値が10ポイントのリッカートアイテムへの応答である次のグループがあります。 g1 &lt;- c(10,9,10,9,10,8,9) g2 &lt;- c(4,9,4,9,8,8,8) g3 &lt;- c(9,7,9,4,8,9,10) したがって、私はクラスカル・ウォリスを使用してグループ内の応答間の違いを判断し、結果は次のとおりでした。 Kruskal-Wallis chi-squared = 5.9554, df = 2, p-value = 0.05091 ただし、グループg1とグループg2の間で正確なマンホイットニー検定を実行すると、次のようになります。 Exact Wilcoxon Mann-Whitney Rank Sum Test (using coin::wilcox_test) Z = 2.3939, p-value = 0.02797 これは、alpha = 0.05で有意差を返します。 どのテストを選択する必要がありますか。その理由は何ですか。

1
相互に排他的でないカテゴリを分類できる深層学習モデル
例:仕事の説明に「英国のJavaシニアエンジニア」という文があります。 私は2つのカテゴリとして、それを予測することは、深い学習モデルを使用したい:English とIT jobs。従来の分類モデルを使用する場合softmax、最後のレイヤーで機能を持つ1つのラベルのみを予測できます。したがって、2つのモデルのニューラルネットワークを使用して、両方のカテゴリで「はい」/「いいえ」を予測できますが、さらに多くのカテゴリがあると、コストがかかりすぎます。では、2つ以上のカテゴリを同時に予測するためのディープラーニングまたは機械学習モデルはありますか? 「編集」:従来のアプローチによる3つのラベルでは、[1,0,0]によってエンコードされますが、私の場合、[1,1,0]または[1,1,1]によってエンコードされます 例:3つのラベルがあり、文がこれらすべてのラベルに収まる場合。したがって、softmax関数からの出力が[0.45、0.35、0.2]である場合、3つのラベルまたは2つのラベルに分類する必要がありますか、それとも1つにすることができますか?それを行うときの主な問題は、1、2、または3つのラベルに分類するための適切なしきい値は何ですか?

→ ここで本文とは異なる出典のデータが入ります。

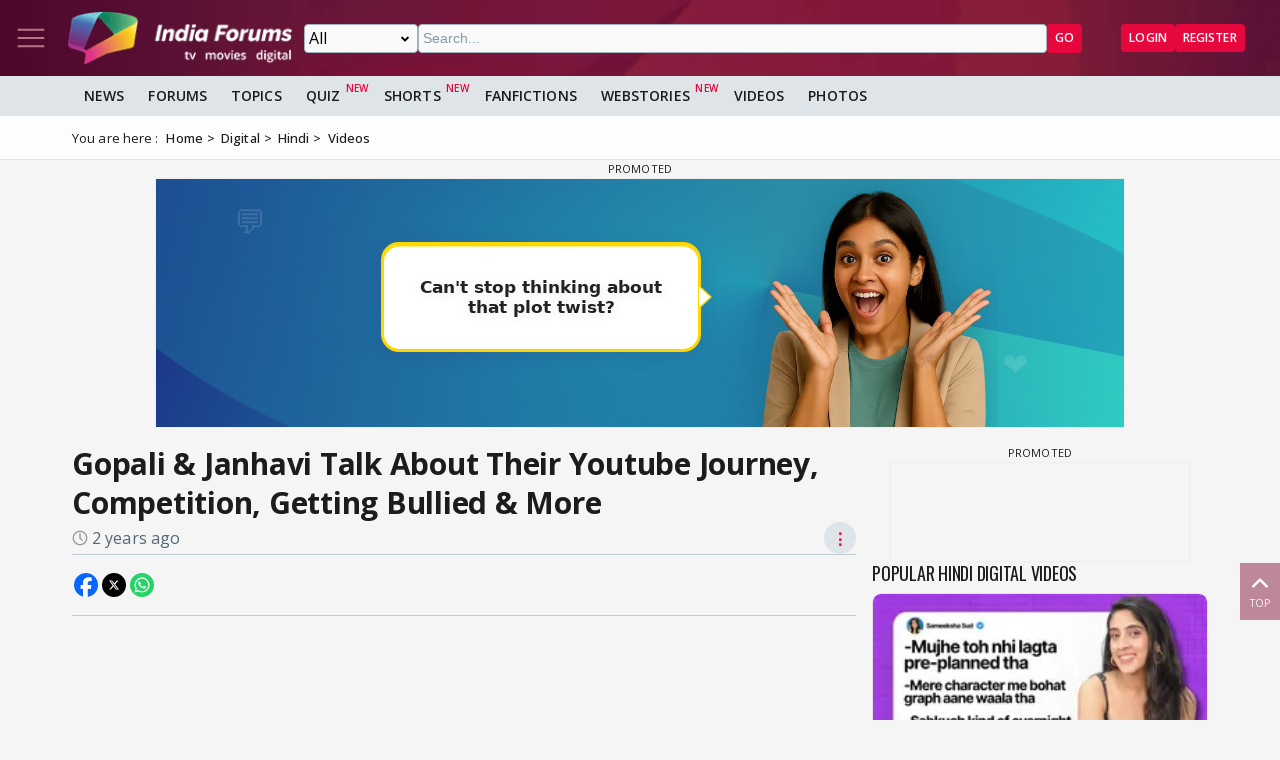

--- FILE ---
content_type: text/html; charset=utf-8
request_url: https://www.google.com/recaptcha/api2/aframe
body_size: 268
content:
<!DOCTYPE HTML><html><head><meta http-equiv="content-type" content="text/html; charset=UTF-8"></head><body><script nonce="dKvQGr6qNFx4qutQie5W3Q">/** Anti-fraud and anti-abuse applications only. See google.com/recaptcha */ try{var clients={'sodar':'https://pagead2.googlesyndication.com/pagead/sodar?'};window.addEventListener("message",function(a){try{if(a.source===window.parent){var b=JSON.parse(a.data);var c=clients[b['id']];if(c){var d=document.createElement('img');d.src=c+b['params']+'&rc='+(localStorage.getItem("rc::a")?sessionStorage.getItem("rc::b"):"");window.document.body.appendChild(d);sessionStorage.setItem("rc::e",parseInt(sessionStorage.getItem("rc::e")||0)+1);localStorage.setItem("rc::h",'1768876408691');}}}catch(b){}});window.parent.postMessage("_grecaptcha_ready", "*");}catch(b){}</script></body></html>

--- FILE ---
content_type: application/javascript; charset=utf-8
request_url: https://fundingchoicesmessages.google.com/f/AGSKWxUtNZmPYZHUwcUWoPNPoWAgJMwdlRt13tG6c65RuKyrG-KusRiknkjL0ga4EpsbB38RnQZUPij8oLwI2MUSc3_2uZAeZzQBlQG_Buzxt9G5IznNomcpqTeOI9sOYkZ5zJKXFQ7BTToK5UKQTc2qU_3sdC66bun8BLMfy5q8hgj0d6FtmwmDTO0yo8lz/__sponsor_logic.50%;)/z-ads./advscript./ad_link.
body_size: -1292
content:
window['2e8b3ef9-045c-4858-a2d6-3917e198ab4c'] = true;

--- FILE ---
content_type: application/javascript
request_url: https://www.indiaforums.com/assets/js/modules/customcropper.min.js?hash=84c2bce2
body_size: -1030
content:
export default function customCropper(o,e,r){let n=null;return o&&(n=new Cropper(r,{aspectRatio:e,viewMode:1,autoCropArea:1,background:!1,responsive:!0,zoomable:!1,zoomOnWheel:!1,zoomOnTouch:!1})),n}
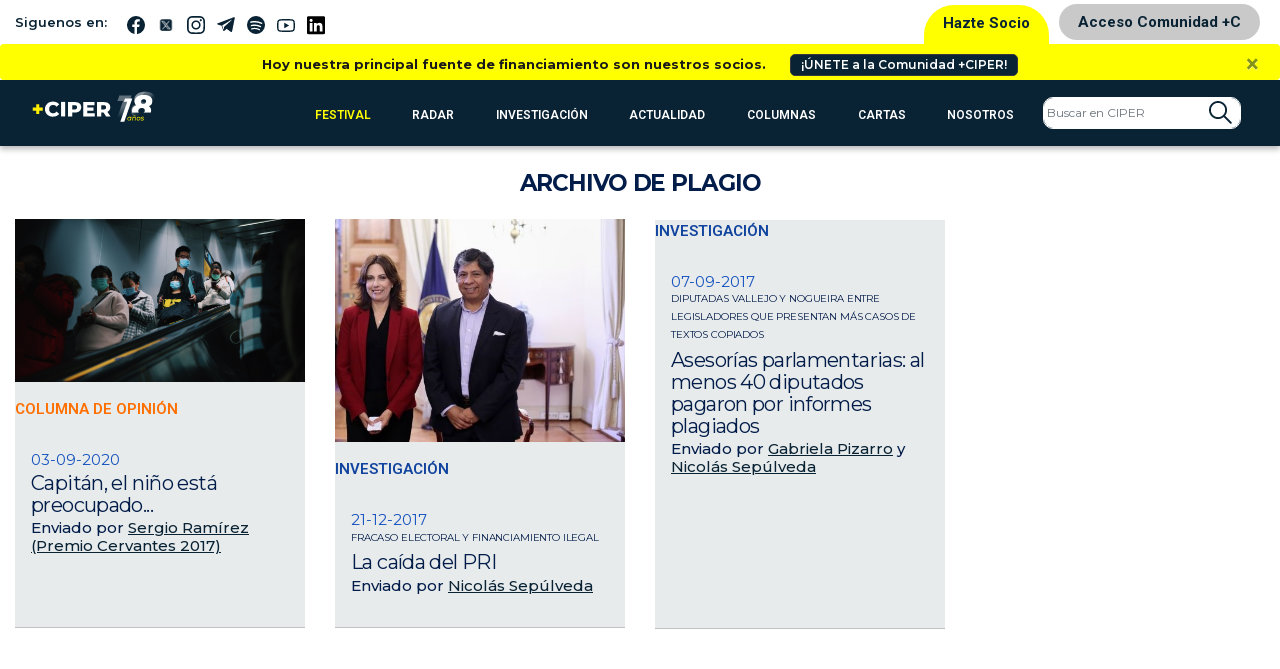

--- FILE ---
content_type: application/javascript
request_url: https://www.ciperchile.cl/wp-content/themes/syms/assets/js/main.js
body_size: 499
content:
$('.slick-nosotros').slick({
    centerMode: true,
    centerPadding: '60px',
    slidesToShow: 4,
    arrows: true,
    infinite: true,
    autoplay: true,
    responsive: [
      {
        breakpoint: 768,
        settings: {
          centerMode: true,
          centerPadding: '40px',
          slidesToShow: 4
        }
      },
      {
        breakpoint: 480,
        settings: {
          centerMode: true,
          centerPadding: '40px',
          slidesToShow: 1
        }
      }
    ]
  });

  $('.slick-especiales').slick({
    slidesToShow: 1,
    arrows: true,
    infinite: true,
    autoplay: true,
    responsive: [
      {
        breakpoint: 768,
        settings: {
          arrows: false,

        }
      }
    ]
  });

  $('.slick-socios-featured').slick({
    slidesToShow: 1,
    arrows: true,
    dots:true,
    infinite: true,
    autoplay: true,
    responsive: [
      {
        breakpoint: 768,
        settings: {
          arrows: false,

        }
      }
    ]
  });

  $('.slick-que-pasa-ciper').slick({
    slidesToShow: 3,
    arrows: true,
    infinite: true,
    autoplay: true,
    responsive: [
      {
        breakpoint: 768,
        settings: {
          slidesToShow: 3
        }
      },
      {
        breakpoint: 480,
        settings: {
          slidesToShow: 1
        }
      }
    ]
  });

 
  $('.calendario-carrusel-slick').slick({
    slidesToShow: 4,
    arrows: true,
    infinite: true,
    autoplay: true,
    responsive: [
      {
        breakpoint: 768,
        settings: {
          slidesToShow: 3
        }
      },
      {
        breakpoint: 480,
        settings: {
          slidesToShow: 1
        }
      }
    ]
  });

  $(document).ready(function(){
    // Add smooth scrolling to all links
    $("a.link-hash").on('click', function(event) {
  
      // Make sure this.hash has a value before overriding default behavior
      if (this.hash !== "") {
        // Prevent default anchor click behavior
        event.preventDefault();
  
        // Store hash
        var hash = this.hash;
        window.scroll({ top: $(hash).offset().top -220 , behavior: 'smooth' });
       
      } // End if
    });
    $('a[data-toggle="tab"]').on('shown.bs.tab', function (e) {
      $('.calendario-carrusel-slick').slick('setPosition');
    });

  });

9 machine-learning  deep-learning  natural-language  tensorflow  sampling  distance  non-independent  application  regression  machine-learning  logistic  mixed-model  control-group  crossover  r  multivariate-analysis  ecology  procrustes-analysis  vegan  regression  hypothesis-testing  interpretation  chi-squared  bootstrap  r  bioinformatics  bayesian  exponential  beta-distribution  bernoulli-distribution  conjugate-prior  distributions  bayesian  prior  beta-distribution  covariance  naive-bayes  smoothing  laplace-smoothing  distributions  data-visualization  regression  probit  penalized  estimation  unbiased-estimator  fisher-information  unbalanced-classes  bayesian  model-selection  aic  multiple-regression  cross-validation  regression-coefficients  nonlinear-regression  standardization  naive-bayes  trend  machine-learning  clustering  unsupervised-learning  wilcoxon-mann-whitney  z-score  econometrics  generalized-moments  method-of-moments  machine-learning  conv-neural-network  image-processing  ocr  machine-learning  neural-networks  conv-neural-network  tensorflow  r  logistic  scoring-rules  probability  self-study  pdf  cdf  classification  svm  resampling  forecasting  rms  volatility-forecasting  diebold-mariano  neural-networks  prediction-interval  uncertainty 

弊社のサイトを使用することにより、あなたは弊社のクッキーポリシーおよびプライバシーポリシーを読み、理解したものとみなされます。
Licensed under cc by-sa 3.0 with attribution required.